Earlier this year, a group of artificial intelligence (AI) experts caused a stir in the investment world with the introduction of the “The GPT portfolio” an innovative stock portfolio based exclusively on forecasts from ChatGPT the OpenAI.
Now these innovators are returning to the spotlight with their latest offering: the “GPT Portfolio 2.0,” unveiled last week.
Con more than 43,000 investors who have collectively invested almost $35.01 billion in this unique project, the GPT 2.0 portfolio currently has a diversified selection 15 actions including industry giants like United Health Group (UNH), Qualcomm (QCOM), ExxonMobil (XOM) and more.
Strategy and stock selection
As with the first portfolio, GPT applies a diversification-oriented strategy to select 15 assets for investment, including: 10 individual stocks and 5 ETFs industry-specific at the beginning of each month.
These investment decisions are made using an AI-powered scoring system based on the analysis of numerous economic and company-specific factors. Additionally, at the end of each month, GPT reviews this analysis and selects a new set of 15 investments for the next period.

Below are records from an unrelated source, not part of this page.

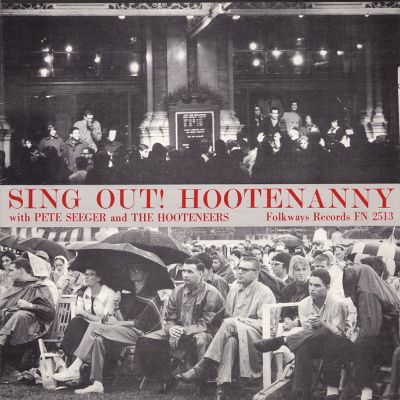 Sing Out!: Hootenanny with Pete Seeger and the Hooteneers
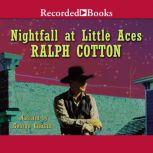 Nightfall at Little Aces, Ralph Cotton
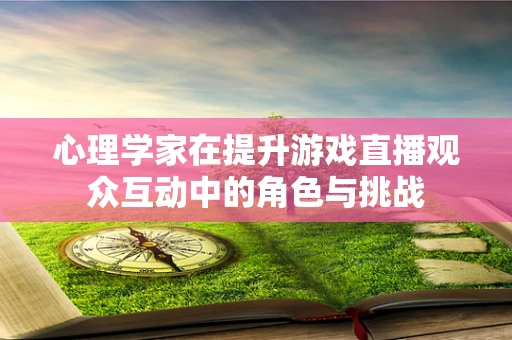 心理学家在提升游戏直播观众互动中的角色与挑战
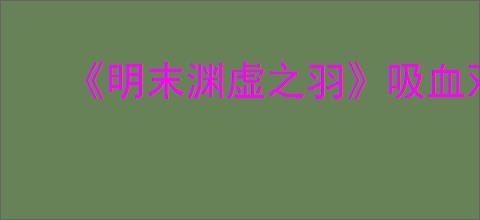 《明末渊虚之羽》吸血双刀流派玩法介绍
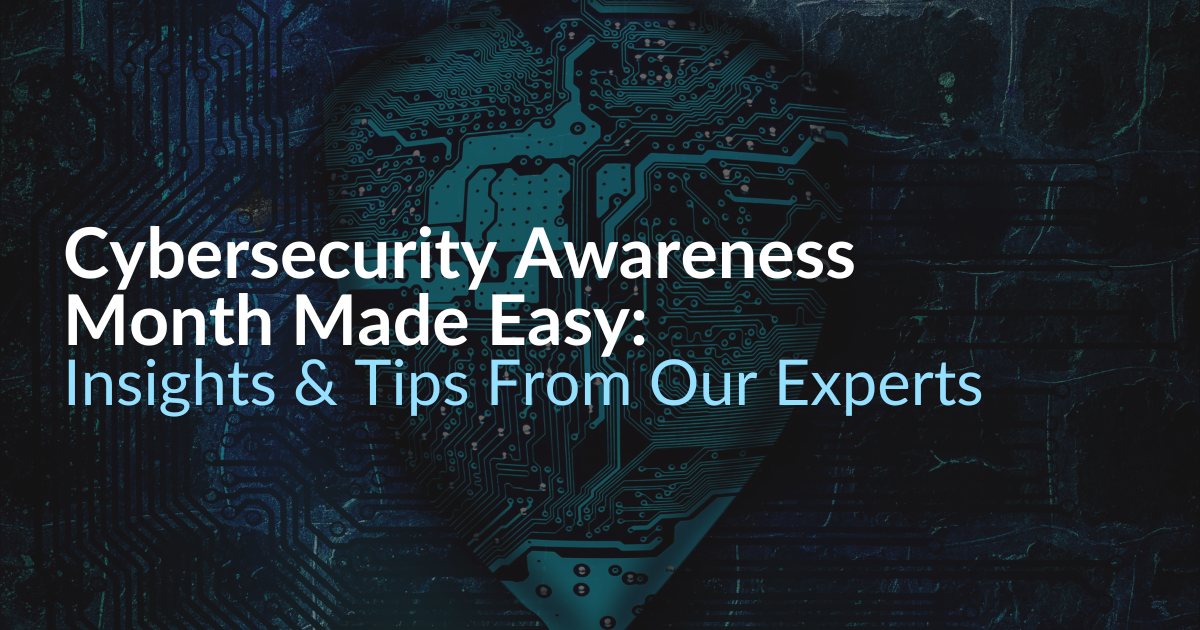 Cybersecurity Awareness Month Made Easy Insights & Tips From Our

On the other hand, the GPT 2.0 portfolio includes well-known companies in various industries such as: energy, health, technology and finance, among others. Specifically, investors supporting the project invested almost $35.01 billion in stocks such as Oracle (ORCL), Salesforce (CRM), Adobe (ADBE) and Visa (V).
However, the AI bot also selected four top ETFs including iShares US Healthcare Providers ETF (IHF), iShares Expanded Tech-Software Sector ETF (IGV), iShares Global Clean Energy ETF (ICLN) and Vanguard Health Care Index Fund ETF (VHT).
Stock performance in 2023
GPT 2.0’s electoral performance is mixed this year. The top performing stocks mentioned above include Salesforce (+59%), Adobe (+57%), Exxon (+11%), Oracle (+35%) and CME (+22%).
Companies in negative territory year-to-date (YTD) include General Dynamics (GD) at -9.8% and United Health at -6.7%. On the other hand, the four ETFs IHF, IGV, ICLN and VHT have mixed returns in 2023 at -6.3%, +37%, -20.6% and -2.5%, respectively.